15 Groups Shut Out of Water Fight
By Stephen Speckman Deseret News
Nevada State Engineer Tracy Taylor on Wednesday denied 15 applications requesting “interested person” classifications on a controversial water issue along the Utah/Nevada border.
Taylor said in his ruling that a hearing next week on whether to allow the Southern Nevada Water Authority the right to pump ground water from the Snake Valley basin “is not a forum for anyone to comment on anything and expect the agency to respond.” Neither, he added, did the 2007 Nevada Legislature vote to reopen the protest period on the issue.
Taylor stated that the interested person classification was not intended to provide a means for circumventing the statutory protest period. That means Utah applicants like Salt Lake and Utah counties and 13 other groups and individuals will not get a chance to speak at the hearing July 15.
Also on Wednesday, Taylor granted the water authority permission seek out up to 18,755 acre-feet annually from sources in the Cave, Dry Lake and Delamar valleys. Previously Taylor has given the go ahead for SNWA to eventually pump up to 40,000 acre-feet of water from the Spring Valley basin.

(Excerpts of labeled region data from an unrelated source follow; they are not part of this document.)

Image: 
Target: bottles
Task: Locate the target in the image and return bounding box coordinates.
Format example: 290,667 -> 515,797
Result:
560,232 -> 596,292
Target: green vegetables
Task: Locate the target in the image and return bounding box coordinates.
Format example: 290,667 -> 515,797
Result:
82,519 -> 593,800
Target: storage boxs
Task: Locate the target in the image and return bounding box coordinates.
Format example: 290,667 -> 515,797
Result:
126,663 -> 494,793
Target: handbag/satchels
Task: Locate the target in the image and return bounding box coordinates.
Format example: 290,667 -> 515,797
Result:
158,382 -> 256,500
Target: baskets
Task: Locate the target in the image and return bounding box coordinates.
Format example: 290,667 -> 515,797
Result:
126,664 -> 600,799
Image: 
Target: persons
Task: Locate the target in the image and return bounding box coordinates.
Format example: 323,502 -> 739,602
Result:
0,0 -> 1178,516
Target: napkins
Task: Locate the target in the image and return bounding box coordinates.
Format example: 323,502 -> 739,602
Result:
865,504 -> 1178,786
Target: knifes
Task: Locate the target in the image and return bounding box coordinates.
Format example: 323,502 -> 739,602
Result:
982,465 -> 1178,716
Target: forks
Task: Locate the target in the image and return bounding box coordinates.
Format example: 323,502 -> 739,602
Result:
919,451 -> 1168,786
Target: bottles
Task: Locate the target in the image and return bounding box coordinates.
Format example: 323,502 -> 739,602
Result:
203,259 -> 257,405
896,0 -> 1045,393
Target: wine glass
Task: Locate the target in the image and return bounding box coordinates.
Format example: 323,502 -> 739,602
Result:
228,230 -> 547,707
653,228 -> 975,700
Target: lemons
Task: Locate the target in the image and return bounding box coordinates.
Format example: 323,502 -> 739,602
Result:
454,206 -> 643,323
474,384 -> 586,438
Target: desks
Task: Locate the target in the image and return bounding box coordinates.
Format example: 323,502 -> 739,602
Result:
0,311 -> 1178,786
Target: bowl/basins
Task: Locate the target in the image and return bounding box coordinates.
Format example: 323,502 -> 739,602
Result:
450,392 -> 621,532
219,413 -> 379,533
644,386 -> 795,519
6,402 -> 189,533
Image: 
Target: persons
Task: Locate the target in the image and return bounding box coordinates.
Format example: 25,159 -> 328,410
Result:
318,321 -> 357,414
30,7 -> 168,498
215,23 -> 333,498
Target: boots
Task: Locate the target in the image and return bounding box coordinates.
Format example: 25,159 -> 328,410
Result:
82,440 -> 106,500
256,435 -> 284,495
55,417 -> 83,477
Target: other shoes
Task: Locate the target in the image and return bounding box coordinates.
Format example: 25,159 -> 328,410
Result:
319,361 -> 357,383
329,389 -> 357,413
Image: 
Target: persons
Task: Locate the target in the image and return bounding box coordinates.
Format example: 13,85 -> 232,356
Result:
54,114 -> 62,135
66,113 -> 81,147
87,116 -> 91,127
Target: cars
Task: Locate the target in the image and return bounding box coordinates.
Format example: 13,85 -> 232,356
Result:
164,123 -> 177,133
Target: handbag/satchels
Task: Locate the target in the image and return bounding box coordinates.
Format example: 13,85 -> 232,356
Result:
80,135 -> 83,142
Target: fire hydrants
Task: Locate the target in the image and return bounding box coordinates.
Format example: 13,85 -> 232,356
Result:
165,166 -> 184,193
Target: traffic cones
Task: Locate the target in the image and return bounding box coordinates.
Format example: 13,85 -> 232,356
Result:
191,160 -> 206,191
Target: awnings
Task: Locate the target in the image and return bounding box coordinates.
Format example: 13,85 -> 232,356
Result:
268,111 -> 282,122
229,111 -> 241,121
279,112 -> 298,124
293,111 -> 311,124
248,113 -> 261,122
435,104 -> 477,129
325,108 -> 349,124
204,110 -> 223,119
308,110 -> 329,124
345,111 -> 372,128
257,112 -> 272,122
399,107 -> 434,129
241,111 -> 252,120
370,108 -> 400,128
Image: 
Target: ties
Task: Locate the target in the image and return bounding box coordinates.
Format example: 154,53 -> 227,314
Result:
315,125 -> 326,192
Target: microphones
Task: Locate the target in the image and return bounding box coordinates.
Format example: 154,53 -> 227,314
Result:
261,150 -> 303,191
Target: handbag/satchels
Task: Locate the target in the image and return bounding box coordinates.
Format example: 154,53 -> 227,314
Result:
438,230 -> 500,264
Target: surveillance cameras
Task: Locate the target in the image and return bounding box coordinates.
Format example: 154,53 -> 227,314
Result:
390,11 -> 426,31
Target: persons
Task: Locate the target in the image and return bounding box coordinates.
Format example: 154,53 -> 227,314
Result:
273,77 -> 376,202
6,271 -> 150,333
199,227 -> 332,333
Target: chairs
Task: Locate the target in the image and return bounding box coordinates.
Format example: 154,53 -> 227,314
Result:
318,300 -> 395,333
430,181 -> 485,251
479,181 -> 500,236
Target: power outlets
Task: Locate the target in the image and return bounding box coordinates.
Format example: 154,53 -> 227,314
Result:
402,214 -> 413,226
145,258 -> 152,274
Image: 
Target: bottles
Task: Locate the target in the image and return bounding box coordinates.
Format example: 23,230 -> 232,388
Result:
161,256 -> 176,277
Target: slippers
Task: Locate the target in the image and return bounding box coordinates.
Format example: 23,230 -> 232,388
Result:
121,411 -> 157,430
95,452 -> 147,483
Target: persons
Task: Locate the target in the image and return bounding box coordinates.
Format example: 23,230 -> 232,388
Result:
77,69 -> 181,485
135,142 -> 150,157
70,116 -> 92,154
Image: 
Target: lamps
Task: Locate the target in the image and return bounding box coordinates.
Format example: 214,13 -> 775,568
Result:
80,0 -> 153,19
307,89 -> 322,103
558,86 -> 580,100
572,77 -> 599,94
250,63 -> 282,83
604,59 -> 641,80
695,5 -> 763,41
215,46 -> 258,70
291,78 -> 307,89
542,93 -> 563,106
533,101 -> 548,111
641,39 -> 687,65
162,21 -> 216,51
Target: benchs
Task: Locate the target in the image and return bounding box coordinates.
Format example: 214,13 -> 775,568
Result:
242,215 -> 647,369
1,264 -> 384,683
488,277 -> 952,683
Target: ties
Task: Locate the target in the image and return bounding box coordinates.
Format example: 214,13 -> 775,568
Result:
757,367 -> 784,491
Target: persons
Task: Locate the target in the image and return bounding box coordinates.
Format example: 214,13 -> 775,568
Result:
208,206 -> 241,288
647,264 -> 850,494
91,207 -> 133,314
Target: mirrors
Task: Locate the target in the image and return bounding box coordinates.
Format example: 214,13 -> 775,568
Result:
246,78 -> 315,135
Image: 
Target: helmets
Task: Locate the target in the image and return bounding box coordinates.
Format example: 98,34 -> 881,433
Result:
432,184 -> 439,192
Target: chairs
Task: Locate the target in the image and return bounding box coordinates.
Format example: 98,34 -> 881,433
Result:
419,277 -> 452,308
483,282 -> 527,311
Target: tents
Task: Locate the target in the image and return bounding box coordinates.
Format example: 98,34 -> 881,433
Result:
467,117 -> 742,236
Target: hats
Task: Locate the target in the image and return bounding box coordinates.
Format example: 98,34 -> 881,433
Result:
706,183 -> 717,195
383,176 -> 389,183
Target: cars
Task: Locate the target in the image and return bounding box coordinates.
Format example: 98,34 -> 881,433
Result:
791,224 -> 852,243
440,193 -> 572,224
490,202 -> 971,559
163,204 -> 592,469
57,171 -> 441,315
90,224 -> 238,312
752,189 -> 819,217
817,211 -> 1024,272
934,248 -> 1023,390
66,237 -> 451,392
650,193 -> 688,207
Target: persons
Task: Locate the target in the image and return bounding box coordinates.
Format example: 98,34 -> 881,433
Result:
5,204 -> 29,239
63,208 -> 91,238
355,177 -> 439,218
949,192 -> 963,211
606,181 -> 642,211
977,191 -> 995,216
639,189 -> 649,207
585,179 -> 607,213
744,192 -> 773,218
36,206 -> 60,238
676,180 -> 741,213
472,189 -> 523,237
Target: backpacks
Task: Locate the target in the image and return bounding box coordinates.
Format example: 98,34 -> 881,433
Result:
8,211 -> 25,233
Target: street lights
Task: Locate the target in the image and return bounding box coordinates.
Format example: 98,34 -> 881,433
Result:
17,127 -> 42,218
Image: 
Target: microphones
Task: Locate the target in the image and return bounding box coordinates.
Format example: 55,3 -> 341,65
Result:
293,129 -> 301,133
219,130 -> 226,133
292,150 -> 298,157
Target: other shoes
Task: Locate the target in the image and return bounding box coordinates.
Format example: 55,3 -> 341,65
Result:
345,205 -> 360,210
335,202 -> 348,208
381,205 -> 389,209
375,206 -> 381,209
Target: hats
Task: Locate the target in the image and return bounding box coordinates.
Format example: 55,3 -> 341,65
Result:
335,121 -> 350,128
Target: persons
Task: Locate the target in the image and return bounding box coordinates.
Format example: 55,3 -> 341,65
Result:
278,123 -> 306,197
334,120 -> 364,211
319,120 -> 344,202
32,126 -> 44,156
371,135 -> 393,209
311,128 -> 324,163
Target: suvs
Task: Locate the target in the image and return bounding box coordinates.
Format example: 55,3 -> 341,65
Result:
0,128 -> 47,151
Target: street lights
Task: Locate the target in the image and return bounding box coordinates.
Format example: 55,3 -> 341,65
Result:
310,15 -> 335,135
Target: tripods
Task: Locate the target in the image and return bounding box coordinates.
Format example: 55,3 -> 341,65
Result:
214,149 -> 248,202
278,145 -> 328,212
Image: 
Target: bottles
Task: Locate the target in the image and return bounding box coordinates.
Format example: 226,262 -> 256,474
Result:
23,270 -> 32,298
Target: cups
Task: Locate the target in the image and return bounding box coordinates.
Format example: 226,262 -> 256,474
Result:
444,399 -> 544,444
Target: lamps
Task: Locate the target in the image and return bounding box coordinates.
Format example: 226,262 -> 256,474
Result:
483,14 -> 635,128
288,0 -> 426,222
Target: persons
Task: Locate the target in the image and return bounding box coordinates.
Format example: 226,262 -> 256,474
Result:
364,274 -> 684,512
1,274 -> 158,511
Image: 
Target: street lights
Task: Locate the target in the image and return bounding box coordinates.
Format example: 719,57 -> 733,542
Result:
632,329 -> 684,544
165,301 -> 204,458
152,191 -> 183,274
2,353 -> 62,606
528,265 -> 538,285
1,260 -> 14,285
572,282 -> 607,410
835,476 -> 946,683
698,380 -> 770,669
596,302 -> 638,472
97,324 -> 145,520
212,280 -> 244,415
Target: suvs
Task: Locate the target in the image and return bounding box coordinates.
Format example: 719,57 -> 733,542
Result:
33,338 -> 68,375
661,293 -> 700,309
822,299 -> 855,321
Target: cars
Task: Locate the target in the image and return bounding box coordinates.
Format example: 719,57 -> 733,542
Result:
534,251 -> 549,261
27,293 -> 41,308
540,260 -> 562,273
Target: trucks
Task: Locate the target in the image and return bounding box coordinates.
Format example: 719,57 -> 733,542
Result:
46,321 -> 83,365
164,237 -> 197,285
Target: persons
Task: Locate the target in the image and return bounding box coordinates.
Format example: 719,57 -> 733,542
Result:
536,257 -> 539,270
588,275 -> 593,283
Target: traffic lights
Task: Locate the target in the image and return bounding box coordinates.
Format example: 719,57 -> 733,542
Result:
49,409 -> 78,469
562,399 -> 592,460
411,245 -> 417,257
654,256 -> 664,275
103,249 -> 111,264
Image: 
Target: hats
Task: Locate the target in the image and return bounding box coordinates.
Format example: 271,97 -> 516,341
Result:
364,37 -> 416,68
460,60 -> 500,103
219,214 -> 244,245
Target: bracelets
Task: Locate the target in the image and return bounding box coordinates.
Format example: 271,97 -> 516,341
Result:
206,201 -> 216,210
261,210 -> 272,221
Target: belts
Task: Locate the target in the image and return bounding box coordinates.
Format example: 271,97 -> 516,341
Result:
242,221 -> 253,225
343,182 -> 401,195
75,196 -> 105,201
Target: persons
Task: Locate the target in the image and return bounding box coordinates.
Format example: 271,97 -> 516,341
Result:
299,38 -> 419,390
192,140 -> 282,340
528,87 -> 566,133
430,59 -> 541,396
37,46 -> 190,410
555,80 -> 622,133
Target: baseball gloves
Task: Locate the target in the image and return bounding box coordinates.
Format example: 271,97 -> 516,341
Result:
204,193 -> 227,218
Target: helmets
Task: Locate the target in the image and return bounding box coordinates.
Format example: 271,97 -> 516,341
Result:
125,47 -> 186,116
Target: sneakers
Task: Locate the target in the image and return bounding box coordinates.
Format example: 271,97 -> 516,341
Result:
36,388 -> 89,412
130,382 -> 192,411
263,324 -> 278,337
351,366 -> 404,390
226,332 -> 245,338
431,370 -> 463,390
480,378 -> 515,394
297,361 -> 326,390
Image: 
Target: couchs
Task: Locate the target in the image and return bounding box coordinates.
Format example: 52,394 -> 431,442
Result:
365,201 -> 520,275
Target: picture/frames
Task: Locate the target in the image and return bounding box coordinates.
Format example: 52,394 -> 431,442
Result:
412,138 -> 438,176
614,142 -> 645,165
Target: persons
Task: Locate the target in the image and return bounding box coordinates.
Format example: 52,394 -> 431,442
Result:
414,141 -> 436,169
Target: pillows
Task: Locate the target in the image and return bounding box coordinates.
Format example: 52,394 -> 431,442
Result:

All of the water being sought on the Nevada side of the border is being earmarked for distribution to the Las Vegas area but proposals for actually pumping in the designated areas still require a lengthy approval process that could take years. Those in opposition to piping water from sources along the border say those efforts could dramatically impact the environment and water users on the Utah side who for decades have been exercising their rights to shared sources along the border.
Taylor said use of the water in the amounts he approved “will not unduly limit future growth and development” in the three valleys, all in central Lincoln County.
But before any water is pumped, Taylor wants to see more biological and hydrologic studies. He also said that pumping will be halted or modified if it proves “detrimental to the public interest or is found to not be environmentally sound.”